Extract provided:
I'm not afraid to say the wine may have had the appearance of age (no, I
don't think the text warrents any interpretation of wine as possibly being
unfermented grapes). But as several others have pointed out, I don't think
this is an appropriate comparison.
I'll just copy of post from a friend of mine for this one: The comparison
here was that abandoning a six-day creation necissitates the abandonment of
the virgin birth:
The comparison is illegitimate, it seems to me, for two reasons.
 We have no evidence for or against the virgin birth or other
miracles one way or the other. On the other hand, we do have a great
deal of evidence that can be read as indicating an old earth.
 The case of miracles and the case of the age of the earth are not
sufficiently analogous to make the comparison. If a scientist rules out
miracles, on the basic of science, it not usually due to evidence against
the occurence of the miracle (unless he was there at the miracle
collecting such evidence). It usually has to do with the unwarranted
Human assumption that our knowledge of the laws of nature shows that such
events that go beyond those laws cannot happen. If a scientist rules
out a young earth, on the basis of science, it is usually a matter of the
best interpretation of the historical evidence for the age of the earth,
given the general coherentist heremeneutical principles that we use in
any interpretive inquiry.

Your tasks:
a. Please quote the post on creation and the virgin birth between "I'm not afraid" and "for two reasons.", inclusive.
b. Condense the paragraph of the post on creation and the virgin birth that begins "The case of miracles and the case of the age of the earth" into a short list that keeps its main points.

Recorded information:
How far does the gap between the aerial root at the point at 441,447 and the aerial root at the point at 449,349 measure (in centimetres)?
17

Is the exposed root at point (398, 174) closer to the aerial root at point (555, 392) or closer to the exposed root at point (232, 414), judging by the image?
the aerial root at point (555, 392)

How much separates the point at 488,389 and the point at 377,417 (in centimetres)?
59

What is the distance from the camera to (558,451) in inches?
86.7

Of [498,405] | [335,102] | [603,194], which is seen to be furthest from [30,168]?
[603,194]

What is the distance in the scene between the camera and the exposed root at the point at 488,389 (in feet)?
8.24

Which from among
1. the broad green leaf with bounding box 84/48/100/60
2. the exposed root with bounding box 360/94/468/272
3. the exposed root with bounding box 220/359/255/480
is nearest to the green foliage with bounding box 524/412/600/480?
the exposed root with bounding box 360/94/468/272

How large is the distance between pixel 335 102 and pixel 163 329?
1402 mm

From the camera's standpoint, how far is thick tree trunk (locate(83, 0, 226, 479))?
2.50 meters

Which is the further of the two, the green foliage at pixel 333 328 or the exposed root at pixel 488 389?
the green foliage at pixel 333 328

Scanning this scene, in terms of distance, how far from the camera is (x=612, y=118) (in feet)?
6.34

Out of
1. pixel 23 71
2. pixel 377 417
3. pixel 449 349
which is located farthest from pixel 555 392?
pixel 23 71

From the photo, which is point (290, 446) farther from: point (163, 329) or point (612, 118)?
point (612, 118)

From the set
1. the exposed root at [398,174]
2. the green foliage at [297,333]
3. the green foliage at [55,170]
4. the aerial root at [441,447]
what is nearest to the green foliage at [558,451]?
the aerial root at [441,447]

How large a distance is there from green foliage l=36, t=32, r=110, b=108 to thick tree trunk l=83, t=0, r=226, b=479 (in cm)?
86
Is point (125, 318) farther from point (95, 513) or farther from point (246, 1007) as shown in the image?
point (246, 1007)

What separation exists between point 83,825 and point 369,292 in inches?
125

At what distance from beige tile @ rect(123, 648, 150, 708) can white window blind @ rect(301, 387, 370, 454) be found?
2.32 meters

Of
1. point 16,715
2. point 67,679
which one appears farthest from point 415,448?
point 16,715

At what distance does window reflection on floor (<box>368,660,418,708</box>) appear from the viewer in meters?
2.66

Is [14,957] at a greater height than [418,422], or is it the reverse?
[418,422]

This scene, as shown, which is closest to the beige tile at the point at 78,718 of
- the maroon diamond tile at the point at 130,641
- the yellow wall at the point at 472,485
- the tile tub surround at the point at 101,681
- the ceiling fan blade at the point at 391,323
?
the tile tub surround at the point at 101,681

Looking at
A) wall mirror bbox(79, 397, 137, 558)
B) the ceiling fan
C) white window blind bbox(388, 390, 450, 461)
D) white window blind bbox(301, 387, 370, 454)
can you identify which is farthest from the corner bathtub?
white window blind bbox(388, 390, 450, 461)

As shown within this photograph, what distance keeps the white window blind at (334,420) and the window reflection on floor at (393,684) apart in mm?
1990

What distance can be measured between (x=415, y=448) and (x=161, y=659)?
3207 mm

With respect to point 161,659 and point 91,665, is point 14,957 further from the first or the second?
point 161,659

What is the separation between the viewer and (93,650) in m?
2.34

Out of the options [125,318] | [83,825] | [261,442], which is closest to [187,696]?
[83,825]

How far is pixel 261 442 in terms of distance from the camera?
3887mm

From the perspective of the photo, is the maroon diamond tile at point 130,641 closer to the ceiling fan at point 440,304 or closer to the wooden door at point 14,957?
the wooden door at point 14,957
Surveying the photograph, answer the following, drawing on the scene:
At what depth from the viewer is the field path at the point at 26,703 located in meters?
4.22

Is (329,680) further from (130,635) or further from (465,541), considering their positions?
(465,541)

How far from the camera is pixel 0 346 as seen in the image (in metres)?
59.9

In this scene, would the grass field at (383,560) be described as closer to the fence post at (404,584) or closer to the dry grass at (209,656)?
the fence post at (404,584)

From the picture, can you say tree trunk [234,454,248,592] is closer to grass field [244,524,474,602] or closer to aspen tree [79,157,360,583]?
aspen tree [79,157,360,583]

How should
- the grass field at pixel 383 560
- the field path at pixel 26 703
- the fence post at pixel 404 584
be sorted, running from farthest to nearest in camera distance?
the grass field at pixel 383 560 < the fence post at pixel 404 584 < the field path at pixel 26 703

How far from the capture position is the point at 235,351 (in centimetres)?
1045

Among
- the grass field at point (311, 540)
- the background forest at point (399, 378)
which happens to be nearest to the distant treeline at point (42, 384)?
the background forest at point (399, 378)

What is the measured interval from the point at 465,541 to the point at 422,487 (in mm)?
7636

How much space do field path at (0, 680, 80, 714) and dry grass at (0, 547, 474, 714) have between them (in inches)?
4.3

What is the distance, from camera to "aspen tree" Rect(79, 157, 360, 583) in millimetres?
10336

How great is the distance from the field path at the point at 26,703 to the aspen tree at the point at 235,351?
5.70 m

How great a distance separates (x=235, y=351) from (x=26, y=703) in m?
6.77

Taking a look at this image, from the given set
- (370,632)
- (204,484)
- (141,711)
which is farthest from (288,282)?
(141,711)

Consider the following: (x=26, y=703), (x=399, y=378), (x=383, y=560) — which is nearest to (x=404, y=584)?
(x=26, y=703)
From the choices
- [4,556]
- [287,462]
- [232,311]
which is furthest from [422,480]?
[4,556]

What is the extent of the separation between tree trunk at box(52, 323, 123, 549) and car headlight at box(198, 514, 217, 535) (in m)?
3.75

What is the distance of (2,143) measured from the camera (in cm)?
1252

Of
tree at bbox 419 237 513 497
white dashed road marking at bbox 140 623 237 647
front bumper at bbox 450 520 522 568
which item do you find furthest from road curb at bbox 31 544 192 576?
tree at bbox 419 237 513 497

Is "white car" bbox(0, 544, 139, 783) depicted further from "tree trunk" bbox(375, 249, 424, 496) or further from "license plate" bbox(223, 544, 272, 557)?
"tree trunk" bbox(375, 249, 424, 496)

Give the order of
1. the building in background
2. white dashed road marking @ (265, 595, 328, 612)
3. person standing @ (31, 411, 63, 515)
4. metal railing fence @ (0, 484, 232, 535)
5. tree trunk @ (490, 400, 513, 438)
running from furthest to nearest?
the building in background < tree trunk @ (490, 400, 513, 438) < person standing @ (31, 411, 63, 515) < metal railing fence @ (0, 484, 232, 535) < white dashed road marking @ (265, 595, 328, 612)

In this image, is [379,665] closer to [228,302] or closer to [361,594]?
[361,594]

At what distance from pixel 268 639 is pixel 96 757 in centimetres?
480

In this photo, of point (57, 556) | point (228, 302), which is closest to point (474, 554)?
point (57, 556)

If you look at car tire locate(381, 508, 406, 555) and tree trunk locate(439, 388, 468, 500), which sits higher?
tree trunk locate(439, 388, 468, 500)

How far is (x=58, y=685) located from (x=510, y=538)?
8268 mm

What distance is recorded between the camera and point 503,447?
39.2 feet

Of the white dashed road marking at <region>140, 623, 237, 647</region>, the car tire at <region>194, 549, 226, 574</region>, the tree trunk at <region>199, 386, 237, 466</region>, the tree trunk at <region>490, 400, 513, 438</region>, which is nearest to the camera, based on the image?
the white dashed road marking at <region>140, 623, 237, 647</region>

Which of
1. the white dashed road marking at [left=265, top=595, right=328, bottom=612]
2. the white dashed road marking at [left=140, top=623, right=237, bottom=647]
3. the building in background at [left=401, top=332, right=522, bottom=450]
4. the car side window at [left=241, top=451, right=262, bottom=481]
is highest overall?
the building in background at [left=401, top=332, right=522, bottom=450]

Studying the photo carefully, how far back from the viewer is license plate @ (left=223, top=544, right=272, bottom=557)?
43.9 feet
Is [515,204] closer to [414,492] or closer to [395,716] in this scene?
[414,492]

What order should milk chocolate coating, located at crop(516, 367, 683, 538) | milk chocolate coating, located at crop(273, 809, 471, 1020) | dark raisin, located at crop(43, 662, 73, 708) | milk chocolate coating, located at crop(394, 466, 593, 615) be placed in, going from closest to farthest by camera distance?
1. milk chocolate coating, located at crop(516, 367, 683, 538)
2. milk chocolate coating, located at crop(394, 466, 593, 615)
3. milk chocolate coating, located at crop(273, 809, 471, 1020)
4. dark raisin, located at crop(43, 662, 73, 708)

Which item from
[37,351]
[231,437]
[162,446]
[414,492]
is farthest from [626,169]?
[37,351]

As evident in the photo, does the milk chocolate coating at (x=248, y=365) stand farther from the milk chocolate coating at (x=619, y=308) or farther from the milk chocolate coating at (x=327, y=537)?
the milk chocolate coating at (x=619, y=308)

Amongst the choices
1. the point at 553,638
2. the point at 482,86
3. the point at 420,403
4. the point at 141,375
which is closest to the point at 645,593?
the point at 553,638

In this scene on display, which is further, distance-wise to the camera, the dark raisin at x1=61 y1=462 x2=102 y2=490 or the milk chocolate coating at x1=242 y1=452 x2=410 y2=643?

Solutions to the problems:
a.
I'm not afraid to say the wine may have had the appearance of age (no, I
don't think the text warrents any interpretation of wine as possibly being
unfermented grapes). But as several others have pointed out, I don't think
this is an appropriate comparison.
I'll just copy of post from a friend of mine for this one: The comparison
here was that abandoning a six-day creation necissitates the abandonment of
the virgin birth:
The comparison is illegitimate, it seems to me, for two reasons.

b.
- The case of miracles and the case of the earth's age aren't similar enough to support the comparison.
- A scientist who rules out miracles on scientific grounds usually doesn't do so because of evidence against the miracle, unless he was present collecting such evidence.
- Instead, it usually rests on the unwarranted assumption that our knowledge of natural laws shows that events beyond those laws cannot happen.
- A scientist who rules out a young earth on scientific grounds usually does so based on the best interpretation of the historical evidence for the earth's age.
- That interpretation follows the general coherentist hermeneutical principles used in any interpretive inquiry.